**Selected passage**:
⟨
3

Let's assume we have a regression model with variable age and two categorical variables: education and gender.

1st categorical variable

  • woman
  • man

2nd categorical variable

  • no qualification

  • higher intermediate

  • graduate or more

Income = age + woman + higher-intermediate + graduate-or-more

How to interpret the coefficient for women? Is it the income difference between a woman and a man both with no qualification or is it the income difference between the woman compared to the man regardless of their education, if 1) how do I measure the latter?
⟩
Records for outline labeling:
⟨
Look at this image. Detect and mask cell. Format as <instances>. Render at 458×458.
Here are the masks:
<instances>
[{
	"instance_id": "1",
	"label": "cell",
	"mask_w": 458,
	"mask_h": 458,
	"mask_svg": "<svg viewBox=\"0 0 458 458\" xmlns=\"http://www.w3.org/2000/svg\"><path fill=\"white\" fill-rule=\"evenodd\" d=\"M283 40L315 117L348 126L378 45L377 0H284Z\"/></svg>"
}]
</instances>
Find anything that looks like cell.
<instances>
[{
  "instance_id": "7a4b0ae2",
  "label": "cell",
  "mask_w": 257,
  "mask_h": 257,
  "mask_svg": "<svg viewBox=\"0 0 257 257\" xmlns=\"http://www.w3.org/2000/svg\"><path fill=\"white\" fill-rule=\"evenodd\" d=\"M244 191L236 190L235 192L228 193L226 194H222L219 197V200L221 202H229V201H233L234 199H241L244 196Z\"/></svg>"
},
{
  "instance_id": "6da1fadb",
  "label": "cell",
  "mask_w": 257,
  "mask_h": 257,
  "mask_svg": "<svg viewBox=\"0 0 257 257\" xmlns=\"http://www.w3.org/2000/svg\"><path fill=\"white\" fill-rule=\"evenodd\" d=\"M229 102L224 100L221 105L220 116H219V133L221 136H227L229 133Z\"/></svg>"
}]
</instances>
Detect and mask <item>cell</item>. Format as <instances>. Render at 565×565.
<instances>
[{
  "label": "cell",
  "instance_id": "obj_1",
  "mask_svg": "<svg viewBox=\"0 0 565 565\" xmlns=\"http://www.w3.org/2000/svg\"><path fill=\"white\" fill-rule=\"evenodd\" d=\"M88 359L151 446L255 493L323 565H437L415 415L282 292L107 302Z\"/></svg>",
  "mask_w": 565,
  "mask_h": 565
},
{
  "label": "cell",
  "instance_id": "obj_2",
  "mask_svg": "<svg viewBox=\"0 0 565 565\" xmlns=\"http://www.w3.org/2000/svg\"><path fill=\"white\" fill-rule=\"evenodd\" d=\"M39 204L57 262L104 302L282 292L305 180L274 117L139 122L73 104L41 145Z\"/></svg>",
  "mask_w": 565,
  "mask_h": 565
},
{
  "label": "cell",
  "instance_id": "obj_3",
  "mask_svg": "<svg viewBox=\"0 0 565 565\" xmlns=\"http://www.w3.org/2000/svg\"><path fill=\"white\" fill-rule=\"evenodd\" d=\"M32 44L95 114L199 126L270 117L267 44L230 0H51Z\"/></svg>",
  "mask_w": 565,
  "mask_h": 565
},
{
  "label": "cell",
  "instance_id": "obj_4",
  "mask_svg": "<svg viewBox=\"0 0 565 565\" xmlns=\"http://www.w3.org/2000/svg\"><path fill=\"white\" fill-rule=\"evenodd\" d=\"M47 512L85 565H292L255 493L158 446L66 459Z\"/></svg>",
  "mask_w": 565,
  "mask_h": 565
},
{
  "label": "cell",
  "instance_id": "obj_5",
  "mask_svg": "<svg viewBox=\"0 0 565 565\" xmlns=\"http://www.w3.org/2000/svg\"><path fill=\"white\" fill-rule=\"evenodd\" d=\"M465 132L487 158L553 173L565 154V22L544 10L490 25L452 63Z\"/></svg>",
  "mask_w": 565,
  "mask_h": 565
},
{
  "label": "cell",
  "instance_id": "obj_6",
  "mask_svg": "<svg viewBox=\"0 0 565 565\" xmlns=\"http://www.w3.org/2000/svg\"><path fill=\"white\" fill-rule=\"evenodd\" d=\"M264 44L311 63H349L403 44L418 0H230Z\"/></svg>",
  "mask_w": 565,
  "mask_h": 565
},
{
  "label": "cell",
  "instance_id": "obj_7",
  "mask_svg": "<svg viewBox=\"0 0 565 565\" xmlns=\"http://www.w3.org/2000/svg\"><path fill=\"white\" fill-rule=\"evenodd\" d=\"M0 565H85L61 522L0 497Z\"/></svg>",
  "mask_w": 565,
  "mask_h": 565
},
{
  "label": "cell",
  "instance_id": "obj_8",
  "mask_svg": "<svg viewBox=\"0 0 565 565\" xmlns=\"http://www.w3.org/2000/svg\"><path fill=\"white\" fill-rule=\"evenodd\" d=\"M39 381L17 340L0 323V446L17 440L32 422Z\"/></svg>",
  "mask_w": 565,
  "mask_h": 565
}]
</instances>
⟩
**Exercise objective**: Please pick up the post about interpreting regression coefficients for categorical variables and continue it from the point where it stops.

**The reply**:
Michael R. Chernick
  • 39,640
  • 28
  • 74
  • 143
user2018454
  • 41
  • 1
  • 1
  • 4
  • How many categorical variables are there? You seem to be indicating just two. – Michael R. Chernick Mar 31 '17 at 14:30
  • I simplified in the example keeping only 2, does it change the principle if there are more than 2 ? – user2018454 Mar 31 '17 at 14:41
  • 1
    I have found that it is easier to interpret the effects of categorical values if you don't dummy code them but instead indicate in the software that they are categorical (leaving the coding to the software). Then, instead of interpreting coefficients, look at and possibly test differences among means. The adjusted means may be called least squares means or estimated marginal means depending on the software. Most software will let you do Tukey hsd tests on theses means (in your case the three levels of Categorical variable 2). – David Lane Mar 31 '17 at 14:53

1 Answers1

2

When you have a regression model with one or more categorical variables, there is a level of each one of those variables that is taken as the reference level, and the model is adjusted taking into account these reference levels (for example, level "man" on your gender variable).

Then, you'll have to interpret it as follows: when gender is "man", the coefficient associated to "woman" won't have any effect on the response variable (you can think it as "woman" is 0). When gender is "woman", these variable is interpreted as 1, so the response variable will be affected by the asociated coefficient. So, if the "woman" coefficient is positive, this model is saying that womans have a higher incomes on average, and if it is negative, just the other way around.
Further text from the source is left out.